E i curdi? Coloro che lottano sul terreno contro il Califfato, come ha raccontato nel suo film “Peshmerga”, otterranno alla fine il loro Stato?
«Lo spero. Sarebbe il minimo dopo tanti sacrifici e tanto sangue versato. Inoltre questa battaglia di Mosul non è iniziata un mese fa ma un anno fa o forse due, quando i curdi, e solo loro, hanno affrontato le prime linee del Califfato. Oggi ci concentriamo sugli ultimi atti dimenticando che il grosso del lavoro l’hanno fatto i peshmerga quando non c’era la coalizione internazionale e men che mai una brigata irachena. Ma anche qui c’è da temere il peggio. Perché nel club dei dopati di testosterone c’è un terzo uomo, Erdogan. Anche lui affascina Trump. La loro intesa sara perfetta. E lui è il nemico giurato dei curdi. Non vedo Trump imporre a Erdogan uno Stato per i curdi…».
Trump ha parlato degli sforzi di Assad contro Isis ma non ha mai menzionato i curdi. Un brutto segno?

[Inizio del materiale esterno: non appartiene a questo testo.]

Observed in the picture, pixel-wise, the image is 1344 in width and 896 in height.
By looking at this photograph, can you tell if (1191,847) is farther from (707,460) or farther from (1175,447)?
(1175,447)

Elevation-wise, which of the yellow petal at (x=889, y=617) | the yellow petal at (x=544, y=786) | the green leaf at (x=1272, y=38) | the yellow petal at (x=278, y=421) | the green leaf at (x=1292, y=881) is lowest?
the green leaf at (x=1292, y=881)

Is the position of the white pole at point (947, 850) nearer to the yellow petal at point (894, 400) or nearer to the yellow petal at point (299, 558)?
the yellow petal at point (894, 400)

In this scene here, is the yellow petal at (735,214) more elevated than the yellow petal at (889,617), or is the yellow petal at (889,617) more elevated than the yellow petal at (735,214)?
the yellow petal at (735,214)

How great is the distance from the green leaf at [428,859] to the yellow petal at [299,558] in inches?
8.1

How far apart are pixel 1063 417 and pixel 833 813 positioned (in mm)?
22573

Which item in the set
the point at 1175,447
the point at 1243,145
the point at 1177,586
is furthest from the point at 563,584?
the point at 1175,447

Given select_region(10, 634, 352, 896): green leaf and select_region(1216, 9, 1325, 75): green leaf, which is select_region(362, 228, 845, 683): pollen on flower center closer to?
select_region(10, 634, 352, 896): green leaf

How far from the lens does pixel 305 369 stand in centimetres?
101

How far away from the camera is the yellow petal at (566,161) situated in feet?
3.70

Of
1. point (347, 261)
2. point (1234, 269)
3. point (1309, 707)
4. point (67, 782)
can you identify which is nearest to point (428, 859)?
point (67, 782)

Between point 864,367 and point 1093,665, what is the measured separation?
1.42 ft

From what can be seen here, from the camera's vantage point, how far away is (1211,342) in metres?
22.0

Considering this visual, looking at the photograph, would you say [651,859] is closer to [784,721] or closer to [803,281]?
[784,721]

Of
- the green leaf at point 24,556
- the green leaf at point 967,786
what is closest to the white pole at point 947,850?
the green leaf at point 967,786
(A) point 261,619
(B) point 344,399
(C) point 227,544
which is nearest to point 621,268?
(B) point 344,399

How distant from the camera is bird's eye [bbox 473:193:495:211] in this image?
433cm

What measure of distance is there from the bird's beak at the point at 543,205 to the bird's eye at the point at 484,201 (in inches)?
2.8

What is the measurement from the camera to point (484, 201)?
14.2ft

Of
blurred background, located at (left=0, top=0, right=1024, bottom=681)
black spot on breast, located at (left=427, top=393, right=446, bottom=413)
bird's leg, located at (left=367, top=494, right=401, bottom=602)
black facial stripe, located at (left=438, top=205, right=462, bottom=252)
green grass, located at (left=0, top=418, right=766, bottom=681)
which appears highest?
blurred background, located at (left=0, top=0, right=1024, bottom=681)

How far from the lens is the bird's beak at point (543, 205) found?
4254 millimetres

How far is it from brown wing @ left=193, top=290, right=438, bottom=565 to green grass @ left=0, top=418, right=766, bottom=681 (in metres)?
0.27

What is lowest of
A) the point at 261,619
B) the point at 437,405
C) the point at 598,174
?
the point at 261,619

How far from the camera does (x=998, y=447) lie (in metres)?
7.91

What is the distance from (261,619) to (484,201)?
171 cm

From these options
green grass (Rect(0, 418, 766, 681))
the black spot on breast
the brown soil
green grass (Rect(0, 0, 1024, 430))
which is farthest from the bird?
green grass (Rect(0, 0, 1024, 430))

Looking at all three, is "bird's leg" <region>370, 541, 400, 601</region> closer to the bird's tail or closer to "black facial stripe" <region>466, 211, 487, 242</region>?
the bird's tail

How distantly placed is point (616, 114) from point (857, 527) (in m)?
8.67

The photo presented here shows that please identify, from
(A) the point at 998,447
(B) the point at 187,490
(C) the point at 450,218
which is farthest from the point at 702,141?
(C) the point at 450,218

«Credo di sì. Inoltre questa storia è una balla. Innanzitutto perché i curdi sono in prima linea contro Isis. E poi perché, prima di combatterlo, Assad ha inventato Isis. Non bisogna mai dimenticare il doppio gioco turco. Così come il doppio gioco saudita o qatarino. Non ci sono alleati affidabili nella lotta allo jihadismo. Si può fare un pezzo di strada con loro, ma restando vigili e prudenti. Un’ultima cosa sulla Turchia. Ormai non ci si chiede più se debba o meno entrare in Europa. La questione è più radicale: ha ancora diritto al suo posto nella Nato? Può, senza chiarire le sue posizioni, restare nell’alleanza militare che garantisce la sicurezza dell’Europa? Indovinate la mia risposta».